Data Quality and Assurance:

In ensuring the highest standards of data quality and assurance, we have incorporated various mechanisms:

  • Type Safety: With Pydantic, every input or output model is type-annotated, ensuring that the application handles only valid data types, mitigating the risk of type-related errors and enhancing overall data quality.
  • Automatic Data Validation: With Pydantic models, we have implemented automatic data validation, ensuring that all incoming data meets defined standards and specifications.
  • Data Transformation: Pydantic models can automatically transform incoming data into the desired format, further enhancing data quality and consistency, and ensuring that the stored data is clean, consistent, and usable.

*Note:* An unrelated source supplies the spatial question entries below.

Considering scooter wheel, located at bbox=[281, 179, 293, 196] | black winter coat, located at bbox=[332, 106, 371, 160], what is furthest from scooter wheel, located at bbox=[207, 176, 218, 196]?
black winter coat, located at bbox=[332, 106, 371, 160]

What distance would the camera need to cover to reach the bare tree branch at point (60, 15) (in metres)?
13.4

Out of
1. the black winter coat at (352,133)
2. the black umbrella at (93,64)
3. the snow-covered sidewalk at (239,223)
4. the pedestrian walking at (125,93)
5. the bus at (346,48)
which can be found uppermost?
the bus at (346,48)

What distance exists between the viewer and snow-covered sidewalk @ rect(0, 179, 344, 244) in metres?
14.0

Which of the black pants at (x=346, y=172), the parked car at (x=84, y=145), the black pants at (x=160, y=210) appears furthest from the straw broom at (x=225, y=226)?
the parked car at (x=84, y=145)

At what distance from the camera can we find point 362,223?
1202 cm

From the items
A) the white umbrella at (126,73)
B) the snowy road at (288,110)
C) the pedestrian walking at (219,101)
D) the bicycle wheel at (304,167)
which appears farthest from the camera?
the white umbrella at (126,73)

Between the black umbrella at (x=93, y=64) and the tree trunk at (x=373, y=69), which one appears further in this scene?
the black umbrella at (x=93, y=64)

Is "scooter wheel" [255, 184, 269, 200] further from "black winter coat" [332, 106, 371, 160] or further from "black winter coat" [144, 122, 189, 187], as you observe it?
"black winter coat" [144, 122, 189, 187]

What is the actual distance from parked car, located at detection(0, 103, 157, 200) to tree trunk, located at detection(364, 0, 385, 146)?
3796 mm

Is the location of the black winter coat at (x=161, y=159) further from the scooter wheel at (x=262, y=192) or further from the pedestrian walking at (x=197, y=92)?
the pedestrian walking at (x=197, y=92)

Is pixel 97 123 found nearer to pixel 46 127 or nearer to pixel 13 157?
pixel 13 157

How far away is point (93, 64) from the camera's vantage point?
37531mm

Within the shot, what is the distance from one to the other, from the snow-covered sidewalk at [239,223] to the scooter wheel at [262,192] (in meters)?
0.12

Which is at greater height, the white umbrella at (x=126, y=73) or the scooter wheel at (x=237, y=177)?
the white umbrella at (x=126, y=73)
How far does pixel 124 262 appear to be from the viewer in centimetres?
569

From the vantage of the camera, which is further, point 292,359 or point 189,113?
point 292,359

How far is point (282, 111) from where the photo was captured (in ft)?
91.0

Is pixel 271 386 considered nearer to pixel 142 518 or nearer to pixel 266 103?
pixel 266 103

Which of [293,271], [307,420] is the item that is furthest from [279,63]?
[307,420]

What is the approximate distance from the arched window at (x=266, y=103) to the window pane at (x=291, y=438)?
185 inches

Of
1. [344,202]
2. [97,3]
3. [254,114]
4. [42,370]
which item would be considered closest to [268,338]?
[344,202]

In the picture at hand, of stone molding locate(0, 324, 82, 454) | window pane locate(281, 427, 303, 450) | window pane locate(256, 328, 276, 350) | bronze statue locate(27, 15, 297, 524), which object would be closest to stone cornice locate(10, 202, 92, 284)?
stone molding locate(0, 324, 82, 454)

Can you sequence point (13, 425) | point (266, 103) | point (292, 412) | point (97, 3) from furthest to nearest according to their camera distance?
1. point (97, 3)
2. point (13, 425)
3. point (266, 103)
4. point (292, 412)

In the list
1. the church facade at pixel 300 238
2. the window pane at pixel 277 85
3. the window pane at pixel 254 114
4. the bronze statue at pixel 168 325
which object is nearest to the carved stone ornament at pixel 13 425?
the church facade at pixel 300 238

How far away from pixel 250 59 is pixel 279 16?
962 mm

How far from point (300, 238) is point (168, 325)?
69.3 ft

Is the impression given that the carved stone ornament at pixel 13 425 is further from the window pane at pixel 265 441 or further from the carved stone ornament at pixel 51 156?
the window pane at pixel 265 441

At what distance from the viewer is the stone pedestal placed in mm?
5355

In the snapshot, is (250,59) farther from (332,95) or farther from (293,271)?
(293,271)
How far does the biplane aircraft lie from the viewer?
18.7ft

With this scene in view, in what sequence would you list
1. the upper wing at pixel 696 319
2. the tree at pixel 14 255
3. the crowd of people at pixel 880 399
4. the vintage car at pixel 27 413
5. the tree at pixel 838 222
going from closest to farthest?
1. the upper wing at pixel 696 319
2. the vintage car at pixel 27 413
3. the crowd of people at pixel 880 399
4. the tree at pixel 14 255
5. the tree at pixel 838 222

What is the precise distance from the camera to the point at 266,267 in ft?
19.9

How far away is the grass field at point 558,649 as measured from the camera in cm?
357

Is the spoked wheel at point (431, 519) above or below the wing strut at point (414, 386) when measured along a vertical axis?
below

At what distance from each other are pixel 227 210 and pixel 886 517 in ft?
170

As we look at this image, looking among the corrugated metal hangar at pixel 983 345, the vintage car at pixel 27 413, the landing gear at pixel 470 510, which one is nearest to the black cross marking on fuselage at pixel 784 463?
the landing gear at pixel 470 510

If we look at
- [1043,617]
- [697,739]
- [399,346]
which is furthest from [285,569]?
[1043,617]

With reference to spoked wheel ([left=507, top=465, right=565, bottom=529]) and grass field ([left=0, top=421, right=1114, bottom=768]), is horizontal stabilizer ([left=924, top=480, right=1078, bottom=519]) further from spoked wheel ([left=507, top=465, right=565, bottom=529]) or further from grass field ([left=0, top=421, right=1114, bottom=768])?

Archiving and Preservation:

To ensure the secure and efficient archiving and preservation of user data, we have employed various strategies:

  • Room IDs: Stored with a time-to-live (TTL) mechanism, Room IDs are automatically deleted after a set period, enhancing security and optimising storage.
  • Refresh Tokens: Stored in Redis and come with a TTL of 7 days. This approach limits the exposure window of each token, further enhancing the platform’s security.
  • Location Data: Not stored within our databases, ensuring that users' real-time locations are never at risk of unauthorized access.

Conclusion:

Our data management strategy for user data underscores the balance between offering tailored, responsive features and upholding data privacy and integrity. Through careful and thoughtful planning, we are confident that our platform will continue to provide exceptional, seamless experiences to users, all while ensuring the utmost standards of data security and protection.